■ **What this task involves**:
The entries that follow need to be reproduced exactly, minus any images.

*** Opening Records for processing ***

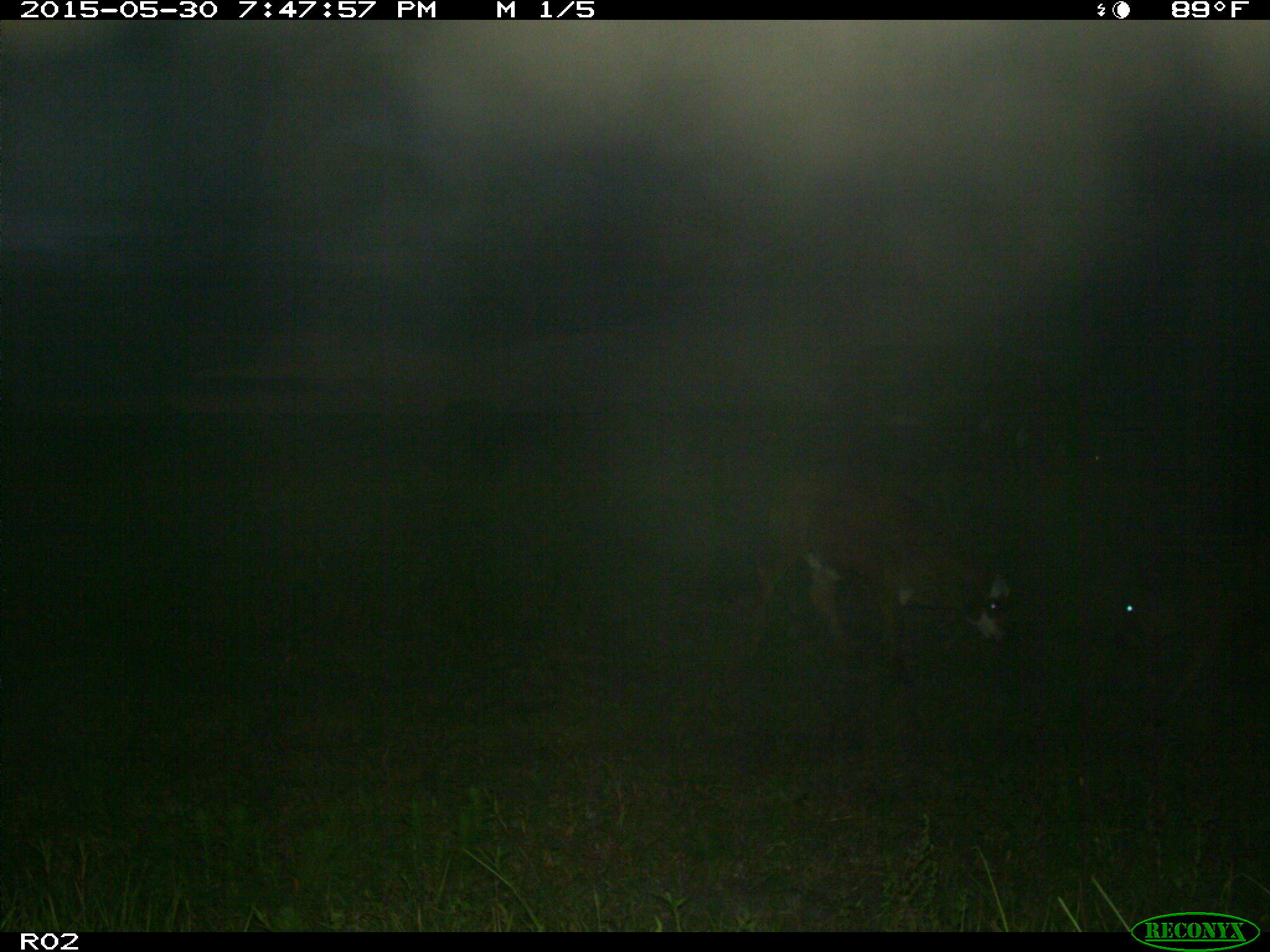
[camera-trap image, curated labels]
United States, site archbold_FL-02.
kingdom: Animalia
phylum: Chordata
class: Mammalia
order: Artiodactyla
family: Bovidae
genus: Bos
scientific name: Bos taurus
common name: domestic cow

*** Closing Records for processing ***

■ **Written solution**:
[camera-trap image, curated labels]
United States, site archbold_FL-02.
kingdom: Animalia
phylum: Chordata
class: Mammalia
order: Artiodactyla
family: Bovidae
genus: Bos
scientific name: Bos taurus
common name: domestic cow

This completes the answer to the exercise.